Freedom Next Time
** Chagossian society continued to grow with the arrival of indentured labourers from India in the mid-19th century. By the 20th century they had developed a distinct language that was a lilting variation of French Creole. There were now three copra factories, supplying the coconut oil that lit street lamps in London, and a coaling station for ships en route to and from Australia; by the 1960s, there were plans for tourism. The workers received a small wage or payment in kind with commodities such as rice, oil and milk. They supplemented this by fishing in the abundantly stocked coastal waters, growing tomatoes, chilli, pumpkins and aubergines, and rearing chicken and ducks. As if celebrating a perfect vision of empire in such a place, a Colonial Office film from the 1950s describes the population as "born and brought up ... in conditions most tranquil and benign". The camera pans across a laughing woman hanging out clothes to dry in a coconut grove while her children play around her. This is Charlesia Alexis.

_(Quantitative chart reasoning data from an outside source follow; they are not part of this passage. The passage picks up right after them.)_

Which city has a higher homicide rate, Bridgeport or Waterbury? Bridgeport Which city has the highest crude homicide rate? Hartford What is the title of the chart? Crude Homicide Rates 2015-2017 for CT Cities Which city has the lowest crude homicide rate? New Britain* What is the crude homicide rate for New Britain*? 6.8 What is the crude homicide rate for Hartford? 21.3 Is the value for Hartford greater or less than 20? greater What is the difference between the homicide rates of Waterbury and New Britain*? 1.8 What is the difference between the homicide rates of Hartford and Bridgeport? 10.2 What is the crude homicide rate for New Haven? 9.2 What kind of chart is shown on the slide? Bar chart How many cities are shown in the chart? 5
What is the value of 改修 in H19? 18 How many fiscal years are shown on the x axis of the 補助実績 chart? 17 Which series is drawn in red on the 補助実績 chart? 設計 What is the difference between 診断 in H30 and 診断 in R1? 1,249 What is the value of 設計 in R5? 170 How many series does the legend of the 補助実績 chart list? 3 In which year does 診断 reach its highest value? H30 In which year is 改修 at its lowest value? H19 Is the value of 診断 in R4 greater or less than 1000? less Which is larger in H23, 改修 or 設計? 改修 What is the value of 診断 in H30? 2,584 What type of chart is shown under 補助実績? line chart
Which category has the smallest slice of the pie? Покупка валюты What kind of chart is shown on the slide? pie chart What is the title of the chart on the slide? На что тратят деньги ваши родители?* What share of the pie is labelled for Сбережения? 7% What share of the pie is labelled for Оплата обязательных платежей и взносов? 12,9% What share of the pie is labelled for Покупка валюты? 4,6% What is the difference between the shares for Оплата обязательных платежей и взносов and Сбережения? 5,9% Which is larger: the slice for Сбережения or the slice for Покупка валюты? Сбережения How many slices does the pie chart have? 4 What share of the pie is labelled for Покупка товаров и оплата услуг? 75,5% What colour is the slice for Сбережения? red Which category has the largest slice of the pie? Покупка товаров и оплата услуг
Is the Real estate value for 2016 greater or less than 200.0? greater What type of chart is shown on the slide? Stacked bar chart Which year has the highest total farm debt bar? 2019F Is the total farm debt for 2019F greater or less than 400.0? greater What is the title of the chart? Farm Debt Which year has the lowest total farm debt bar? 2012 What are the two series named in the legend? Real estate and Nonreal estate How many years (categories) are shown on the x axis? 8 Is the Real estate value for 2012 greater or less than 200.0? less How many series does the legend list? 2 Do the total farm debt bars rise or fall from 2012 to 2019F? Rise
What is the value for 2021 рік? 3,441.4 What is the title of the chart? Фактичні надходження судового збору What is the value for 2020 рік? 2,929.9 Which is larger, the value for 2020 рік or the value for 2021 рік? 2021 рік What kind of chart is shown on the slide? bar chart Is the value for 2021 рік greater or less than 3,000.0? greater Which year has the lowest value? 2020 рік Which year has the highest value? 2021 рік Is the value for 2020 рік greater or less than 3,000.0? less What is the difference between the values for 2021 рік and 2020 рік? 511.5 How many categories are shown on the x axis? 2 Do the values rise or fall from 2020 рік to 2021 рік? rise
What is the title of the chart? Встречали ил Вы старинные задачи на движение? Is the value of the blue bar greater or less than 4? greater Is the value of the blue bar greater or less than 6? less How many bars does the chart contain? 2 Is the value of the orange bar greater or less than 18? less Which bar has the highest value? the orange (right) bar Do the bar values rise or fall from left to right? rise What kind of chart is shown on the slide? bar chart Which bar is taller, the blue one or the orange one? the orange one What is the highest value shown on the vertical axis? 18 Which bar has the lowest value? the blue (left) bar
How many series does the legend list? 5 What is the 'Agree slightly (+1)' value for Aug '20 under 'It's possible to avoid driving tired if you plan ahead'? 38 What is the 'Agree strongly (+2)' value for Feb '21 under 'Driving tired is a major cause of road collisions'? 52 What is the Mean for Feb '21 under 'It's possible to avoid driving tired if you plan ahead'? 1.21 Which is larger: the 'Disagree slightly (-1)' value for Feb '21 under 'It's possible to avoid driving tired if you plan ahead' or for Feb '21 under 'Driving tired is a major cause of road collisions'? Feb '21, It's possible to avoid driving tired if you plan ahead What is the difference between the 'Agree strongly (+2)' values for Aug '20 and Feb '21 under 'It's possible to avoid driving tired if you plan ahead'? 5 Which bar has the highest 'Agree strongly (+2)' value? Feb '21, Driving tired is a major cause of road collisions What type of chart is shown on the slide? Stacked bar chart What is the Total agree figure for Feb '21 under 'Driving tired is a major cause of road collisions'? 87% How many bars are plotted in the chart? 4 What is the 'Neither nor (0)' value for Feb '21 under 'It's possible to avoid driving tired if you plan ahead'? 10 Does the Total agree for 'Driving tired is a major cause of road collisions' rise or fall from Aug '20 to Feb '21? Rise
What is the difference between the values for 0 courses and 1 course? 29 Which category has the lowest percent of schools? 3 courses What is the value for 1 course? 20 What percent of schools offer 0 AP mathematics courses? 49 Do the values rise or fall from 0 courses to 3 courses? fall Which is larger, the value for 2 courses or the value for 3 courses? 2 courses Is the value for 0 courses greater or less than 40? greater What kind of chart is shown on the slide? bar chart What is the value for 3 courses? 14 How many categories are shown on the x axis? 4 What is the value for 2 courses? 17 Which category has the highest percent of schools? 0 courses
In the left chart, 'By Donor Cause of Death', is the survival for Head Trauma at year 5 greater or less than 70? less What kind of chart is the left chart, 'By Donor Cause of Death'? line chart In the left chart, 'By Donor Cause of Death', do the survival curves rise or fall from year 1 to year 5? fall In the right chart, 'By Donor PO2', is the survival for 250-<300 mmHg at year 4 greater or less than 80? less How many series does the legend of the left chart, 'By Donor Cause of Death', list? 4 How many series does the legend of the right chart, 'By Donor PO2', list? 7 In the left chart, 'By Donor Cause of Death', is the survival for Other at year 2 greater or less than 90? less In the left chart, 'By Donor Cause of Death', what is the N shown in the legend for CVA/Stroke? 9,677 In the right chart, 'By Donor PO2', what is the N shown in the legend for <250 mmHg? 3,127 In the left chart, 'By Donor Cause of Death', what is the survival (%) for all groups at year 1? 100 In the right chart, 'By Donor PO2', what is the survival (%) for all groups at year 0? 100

I met Charlesia recently, 50 years after she was filmed. She was sitting in the shade of her small, sparsely furnished house on the edge of Port Louis, the capital of Mauritius, more than 1,000 miles from her home. I asked her for her fondest memories of Diego Garcia. "Oh, everything!" she replied. "The sense of wellbeing is my fondest souvenir. My family could eat and drink what they liked; we never lacked for anything; we never bought anything, except clothes. Can you imagine that?"